The journey to 10,000 steps every day could be as important as the destination, according to research linking walking pace with lower rates of dementia, heart disease and cancer.
Australian and Danish researchers examining health and activity data from 78,000 people found the “sweet spot” for the lowest rate of dementia, heart disease and cancer was about 9800 steps a day.
Going further than previous studies, the researchers found better health outcomes when steps were at a “purposeful” pace of about 40 or more steps per minute, compared to incidental steps such as those taken between rooms.
The biggest health impact from power walking occurred around 5000 daily steps.
But University of Sydney academic and the study’s co-lead author Matthew Ahmadi said even small amounts of power walking could be beneficial.
“Walking at a faster pace for brief periods throughout the day provided health benefits over and above total steps,” he told AAP.

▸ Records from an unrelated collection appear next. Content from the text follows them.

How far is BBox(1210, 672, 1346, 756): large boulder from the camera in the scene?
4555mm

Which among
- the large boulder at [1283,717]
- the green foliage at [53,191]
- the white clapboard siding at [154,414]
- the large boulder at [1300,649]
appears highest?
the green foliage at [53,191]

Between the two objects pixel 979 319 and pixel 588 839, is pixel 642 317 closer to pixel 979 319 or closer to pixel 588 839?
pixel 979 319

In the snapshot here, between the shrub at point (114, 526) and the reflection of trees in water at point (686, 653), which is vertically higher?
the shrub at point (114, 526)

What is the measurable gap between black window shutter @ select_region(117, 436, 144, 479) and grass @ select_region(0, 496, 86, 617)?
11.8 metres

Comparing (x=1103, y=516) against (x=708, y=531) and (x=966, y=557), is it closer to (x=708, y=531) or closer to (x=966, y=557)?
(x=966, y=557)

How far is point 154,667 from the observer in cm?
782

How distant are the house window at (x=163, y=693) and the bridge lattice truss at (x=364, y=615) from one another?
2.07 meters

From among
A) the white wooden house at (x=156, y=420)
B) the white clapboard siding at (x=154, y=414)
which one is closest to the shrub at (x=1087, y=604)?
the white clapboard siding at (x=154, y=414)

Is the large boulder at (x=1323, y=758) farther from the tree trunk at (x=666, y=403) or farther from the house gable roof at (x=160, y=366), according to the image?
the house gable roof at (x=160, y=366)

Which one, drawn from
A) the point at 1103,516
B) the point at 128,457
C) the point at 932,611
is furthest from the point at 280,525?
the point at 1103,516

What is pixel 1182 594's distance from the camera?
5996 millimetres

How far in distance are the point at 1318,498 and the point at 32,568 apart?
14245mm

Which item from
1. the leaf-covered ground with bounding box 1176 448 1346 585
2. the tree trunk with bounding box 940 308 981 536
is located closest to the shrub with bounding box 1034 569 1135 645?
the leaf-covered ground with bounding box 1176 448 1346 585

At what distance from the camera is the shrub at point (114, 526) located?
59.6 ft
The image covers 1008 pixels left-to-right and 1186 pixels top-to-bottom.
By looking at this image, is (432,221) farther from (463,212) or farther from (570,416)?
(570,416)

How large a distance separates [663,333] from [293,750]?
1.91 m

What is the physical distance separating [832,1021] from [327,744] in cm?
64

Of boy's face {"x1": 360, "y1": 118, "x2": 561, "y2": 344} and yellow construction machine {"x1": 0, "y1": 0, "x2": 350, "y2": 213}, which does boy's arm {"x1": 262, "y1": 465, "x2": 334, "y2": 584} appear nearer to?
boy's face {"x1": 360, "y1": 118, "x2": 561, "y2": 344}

“If a person cannot reach that 10,000-step mark, walking at a little bit of a faster pace for brief moments during the day may provide them with the same health benefits.”
Making smaller goals may help too. Every 2000 steps lowered the risk of premature death by about eight to 11 per cent, until the 9800-mark was reached, the research found.
Similar associations were observed for heart disease and cancer incidence.
The studies, published in journals JAMA Internal Medicine and JAMA Neurology, were the largest of their kind in the world and were the first to use 24-hour monitoring using wrist-worn devices, rather than hip or waist monitors to examine the association between daily steps and the incidence of cardiovascular disease, cancer, and dementia.
That provided important evidence for the first national and WHO stepping-based guidelines, Dr Ahmadi said.
“Further, they provide new information for clinicians in prescribing physical activity targets and population awareness to maximise the health potential from our daily steps,” he said.
The study involved step data across one week from 78,500 predominantly white people from the UK and analyses of their health records seven years later.
Participants were aged between 40 and 65, with researchers acknowledging some participants may have had undiagnosed dementia and the studies’ dementia findings may not be suitable for generalising to older populations.
Further research using longer-term use of wearable devices could shed more light on the health benefits of daily stepping and stepping-pace, Dr Ahmadi said.